The words wound in a way I never would have thought possible. “You don’t believe that. You can’t.”
“Can’t I?” His mouth curls unpleasantly. “There are names for women like you. Experts at luring our boys into marriage. It nearly worked too. You managed to get yourself all the way across the big blue ocean and install yourself in my home. You even have my daughter eating out of your hand. But you didn’t plan for the telegram, did you?”
“It isn’t true! None of that is true!”
“Spare me your outrage. It will do you no good.” He moves to the desk, briefly studying the cracked picture frame before slipping it back into the drawer. When he turns to look at me again, his face is blank and hard. “You thought you were so clever, showing up on my doorstep with your box full of clothes. You assumed I would simply look the other way while you sauntered down the aisle with my son. But that was never going to happen. Now you think your belly will save you, that a baby gives you some kind of a claim on the Purcells.
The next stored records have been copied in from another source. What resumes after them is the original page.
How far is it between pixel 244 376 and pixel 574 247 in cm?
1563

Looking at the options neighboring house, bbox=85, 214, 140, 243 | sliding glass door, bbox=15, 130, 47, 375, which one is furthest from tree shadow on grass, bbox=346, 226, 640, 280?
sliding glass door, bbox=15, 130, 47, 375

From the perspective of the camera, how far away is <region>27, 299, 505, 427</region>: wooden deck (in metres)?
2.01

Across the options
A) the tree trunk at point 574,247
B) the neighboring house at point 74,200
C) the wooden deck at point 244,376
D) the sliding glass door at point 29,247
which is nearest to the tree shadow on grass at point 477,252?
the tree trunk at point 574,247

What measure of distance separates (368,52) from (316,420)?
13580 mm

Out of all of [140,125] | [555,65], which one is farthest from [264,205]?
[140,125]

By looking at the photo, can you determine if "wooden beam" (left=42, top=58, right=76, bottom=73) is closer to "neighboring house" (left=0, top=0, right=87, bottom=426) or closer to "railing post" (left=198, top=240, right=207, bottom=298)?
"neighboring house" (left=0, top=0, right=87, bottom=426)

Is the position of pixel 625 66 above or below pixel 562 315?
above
But you’ve miscalculated, mademoiselle. Your child will never be a Purcell—in name or anything else. There is no place for either of you here.”
I stare at him as the reality of my situation creeps in. I am an inconvenience, a mistake to be corrected. The sooner the better. “Are you really so hard—so full of hate—that you could live with turning your back on your own grandchild? Could Thia live with it?”
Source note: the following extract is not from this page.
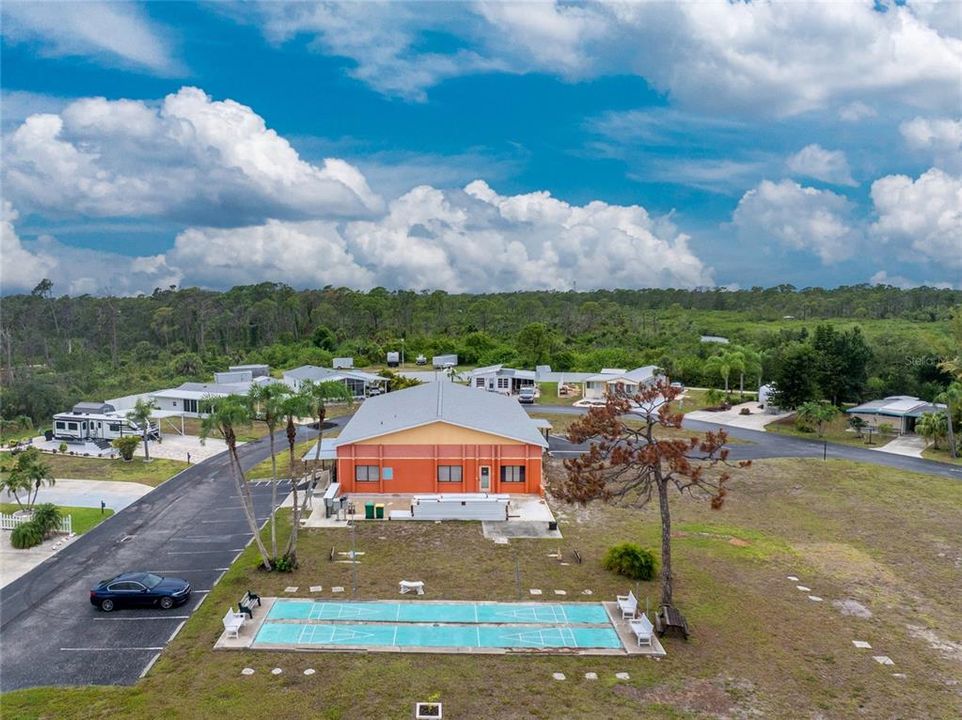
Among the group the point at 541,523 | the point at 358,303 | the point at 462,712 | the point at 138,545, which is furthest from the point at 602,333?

He stiffens, hands fisted at his sides. “My daughter isn’t to hear a word about you and your belly. Or about her brother. Is that clear? I’ve arranged for her to go away
to school in Connecticut. She leaves the day after tomorrow. And until she does, you will stay well clear of her. By the time she returns, you’ll be gone.”
The thought strikes me with terror. I know no one here, have no money, no work. But my first concern is for poor Thia. “May I at least say goodbye?”
“You may not. I won’t have you manipulating her further.”
I have nothing to say to any of that. He’s made up his mind. About me, about all of it. “What happens now?” I ask simply.
“Steps will need to be taken. Damage control. You have no money, I suppose?”
“Not much, and none of it American.”
“There’s a man I know in Providence, a doctor who works with women like you.”
“Women like me,” I repeat. “What does that mean?”
“It means unmarried, pregnant, no family or means of support. I’ll call him today and get started on the arrangements.”
I feel myself go pale. In Paris, there were women who specialized in such things, in medicines and . . . procedures. Avorteuses. I cross my hands over my belly, an instinctive act of protection. “What kind of . . . arrangements?”
“A place for you to go. A suitable family to take the baby. Help getting on your feet when you’re done with all of it. What did you think I meant?”
I shake my head, unable to say the word out loud.
Owen drops his eyes to the floor, clearly uncomfortable. “I’m not a barbarian, despite what you might think. But I will not have your condition become public knowledge and create a scandal for myself and my daughter. No one knows about your connection with my son, and I intend to keep it that way. And if you’re as clever as I think you are, you’ll keep it that way. If this were the movies, I would just write you a check or set you up in a little business, and that would be the end of it. But this isn’t the movies. In the real world, that kind of assistance could be mistaken for an admission rather than what it really is—a simple act of Christian kindness.”
“This is your kindness? To treat me like some little schemer? When I’ve asked you for nothing?”